> TO-DO LIST
**1.** In the letter on animal agriculture, what share of greenhouse gases did the 2006 United Nations report attribute to animal agriculture?
**2.** Summarize the letter on animal agriculture in two sentences.
**3.** Proceed with the letter on animal agriculture, picking up right after its last sentence.

> EXCERPTED TEXT
- - -

The other green challenge: Animal agriculture

Thanks for your recent special section on sustainability [Nov. 18 Xpress]. I appreciated all of the suggestions about how to be green. However, I'm disappointed that you decided to omit any information about the human activity that is the largest contributor to global warming — raising animals for food.

It's time to stop ignoring the fact that our habit of eating animals is killing the planet. In 2006, a United Nations report concluded that animal agriculture is responsible for 18 percent of greenhouse gases — more than all forms of transportation combined. Recently, two World Bank experts reanalyzed that data and determined that livestock and their byproducts actually cause 51 percent of worldwide greenhouse-gas emissions.

University of Chicago research shows that if we want to reduce the impact we have on global warming, we're better off switching to a vegetarian diet than switching to a Prius. Patrick Brown, a Stanford University biochemist, states that our planet cannot withstand our current eating habits and says the solution is to eliminate animal farming.

- - -

> ENTRIES SHOWN
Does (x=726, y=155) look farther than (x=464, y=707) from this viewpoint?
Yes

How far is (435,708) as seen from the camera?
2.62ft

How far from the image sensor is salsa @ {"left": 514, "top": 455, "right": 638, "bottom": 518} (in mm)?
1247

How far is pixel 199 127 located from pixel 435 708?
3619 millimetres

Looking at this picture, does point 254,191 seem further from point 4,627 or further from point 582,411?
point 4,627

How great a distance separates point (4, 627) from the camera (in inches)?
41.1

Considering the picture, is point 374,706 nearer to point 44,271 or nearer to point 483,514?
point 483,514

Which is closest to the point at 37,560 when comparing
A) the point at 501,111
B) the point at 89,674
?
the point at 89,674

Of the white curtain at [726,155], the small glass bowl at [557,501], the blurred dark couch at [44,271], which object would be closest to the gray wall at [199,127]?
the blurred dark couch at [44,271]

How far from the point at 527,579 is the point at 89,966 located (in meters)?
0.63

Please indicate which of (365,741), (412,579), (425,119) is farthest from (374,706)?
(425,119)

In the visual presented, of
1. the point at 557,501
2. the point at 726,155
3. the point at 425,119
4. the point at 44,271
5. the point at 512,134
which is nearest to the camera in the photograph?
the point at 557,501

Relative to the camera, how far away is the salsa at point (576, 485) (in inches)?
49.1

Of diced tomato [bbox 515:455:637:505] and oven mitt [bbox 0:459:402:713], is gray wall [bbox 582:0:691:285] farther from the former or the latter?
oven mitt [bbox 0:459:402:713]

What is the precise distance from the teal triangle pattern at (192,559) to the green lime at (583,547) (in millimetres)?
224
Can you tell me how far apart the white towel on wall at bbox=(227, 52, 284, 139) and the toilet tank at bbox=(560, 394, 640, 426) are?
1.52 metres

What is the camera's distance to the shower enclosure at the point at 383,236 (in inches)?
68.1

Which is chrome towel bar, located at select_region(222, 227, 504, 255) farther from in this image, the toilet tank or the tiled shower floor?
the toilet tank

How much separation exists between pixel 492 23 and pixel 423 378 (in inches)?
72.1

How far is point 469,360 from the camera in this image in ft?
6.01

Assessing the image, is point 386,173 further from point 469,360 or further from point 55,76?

- - -

> WRITTEN ANSWERS
**1.** 18 percent

**2.** The writer faults a recent Xpress special section on sustainability for omitting raising animals for food, which the writer calls the largest human contributor to global warming. Citing a 2006 United Nations report (18 percent of greenhouse gases), a World Bank reanalysis (51 percent), University of Chicago research favoring a vegetarian diet over a Prius, and Stanford biochemist Patrick Brown's call to eliminate animal farming, the writer argues that eating animals is killing the planet.

**3.**
Nicholas Stern, London School of Economics professor and a leading authority on global warming, argues that humans must move toward a vegetarian diet if climate change is to be stopped or even slowed down.  Andreas Troge, head of Germany's federal environmental agency, suggests that people should drastically reduce their animal consumption in order to reduce their contribution to global warming.

Even Al Gore finally admitted that meat-eaters are greatly responsible for increased global carbon emissions.

The science is in. There is no question about it: Eating animal products is incredibly detrimental to the environment. So if you want to find a healthy, inexpensive, compassionate and easy way to be green, try a plant-based diet. There are countless cookbooks and thousands of Web sites that will guide you on this positive and liberating journey.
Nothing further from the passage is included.